Minimum number of skips needed for shortest path

Question

In a directed, weighted graph with non-negative weights we are asked to find a path from a starting node s to node t that weights $\leq W$. In our given graph there is no such path but we have the ability to skip as many edges as we like.

How can I create an algorithm that calculates the number of minimum skips needed to find a path from s to t with weight $\leq W$?

Thoughts: In general we can use Dijkstra's algorithm to find a shortest in the given graph.
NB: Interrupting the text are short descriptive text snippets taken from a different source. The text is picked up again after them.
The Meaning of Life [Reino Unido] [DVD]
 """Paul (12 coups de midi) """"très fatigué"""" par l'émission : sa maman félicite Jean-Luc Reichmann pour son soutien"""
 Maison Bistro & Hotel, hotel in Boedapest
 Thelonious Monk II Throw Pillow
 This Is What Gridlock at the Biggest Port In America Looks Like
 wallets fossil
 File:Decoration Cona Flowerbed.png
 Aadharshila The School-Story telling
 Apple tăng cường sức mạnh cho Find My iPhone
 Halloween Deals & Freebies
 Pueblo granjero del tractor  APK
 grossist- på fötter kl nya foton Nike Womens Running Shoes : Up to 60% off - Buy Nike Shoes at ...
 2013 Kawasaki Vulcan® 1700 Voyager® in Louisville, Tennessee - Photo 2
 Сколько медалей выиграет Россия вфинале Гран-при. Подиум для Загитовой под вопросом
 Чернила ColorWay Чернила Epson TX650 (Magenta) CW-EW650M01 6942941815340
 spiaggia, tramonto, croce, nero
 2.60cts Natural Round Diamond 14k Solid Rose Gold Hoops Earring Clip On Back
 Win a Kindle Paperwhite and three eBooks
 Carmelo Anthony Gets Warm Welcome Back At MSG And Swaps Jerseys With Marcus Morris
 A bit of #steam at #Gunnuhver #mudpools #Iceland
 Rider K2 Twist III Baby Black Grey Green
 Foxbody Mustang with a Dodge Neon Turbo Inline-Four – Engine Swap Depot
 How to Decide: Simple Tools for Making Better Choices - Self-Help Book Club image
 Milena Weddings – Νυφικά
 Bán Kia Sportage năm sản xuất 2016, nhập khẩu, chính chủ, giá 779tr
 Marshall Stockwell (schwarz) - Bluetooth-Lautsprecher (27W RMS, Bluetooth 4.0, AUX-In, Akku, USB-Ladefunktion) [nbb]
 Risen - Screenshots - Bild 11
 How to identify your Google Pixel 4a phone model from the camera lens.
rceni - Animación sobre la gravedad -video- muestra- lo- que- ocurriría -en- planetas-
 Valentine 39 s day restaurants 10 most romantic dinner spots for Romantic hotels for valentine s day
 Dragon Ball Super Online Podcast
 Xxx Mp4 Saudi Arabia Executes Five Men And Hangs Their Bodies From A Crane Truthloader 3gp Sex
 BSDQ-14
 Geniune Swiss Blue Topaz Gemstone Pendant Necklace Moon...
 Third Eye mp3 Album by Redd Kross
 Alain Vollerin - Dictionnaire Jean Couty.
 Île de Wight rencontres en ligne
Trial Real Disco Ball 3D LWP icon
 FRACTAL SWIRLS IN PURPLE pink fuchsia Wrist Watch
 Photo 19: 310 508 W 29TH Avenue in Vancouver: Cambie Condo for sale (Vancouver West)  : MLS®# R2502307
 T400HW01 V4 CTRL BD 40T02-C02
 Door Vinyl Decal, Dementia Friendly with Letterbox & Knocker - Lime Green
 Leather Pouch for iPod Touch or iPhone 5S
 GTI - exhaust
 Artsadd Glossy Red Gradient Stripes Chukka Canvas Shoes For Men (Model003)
If the number of skips available in the graph was given the solution would be solution

Answer 1

Well, the answer from Codeforces is still correct, you just need to find a suitable upper bound for how many layers you will need. An obvious upper bound would be the number of vertices, but a better estimate can be made by just running BFS in order to find the shortest unweighted path from $s$ to $t$; if there is a $(s,t)$-path consisting of $k$ edges, you would never need to skip more than $k$ edges. Then, you can for each layer $\ell$ from 0 to $k$ calculate the distance from $s_0$ to $t_\ell$ and stop when it dips under $W$.

And, one note: In the answer it is not stated that the weight 0 edges must be directed (from layer $\ell$ to layer $\ell+1$). This is necessary in order for the shortest path algorithm to not go up and down layers and thereby skipping more edges than is allowed.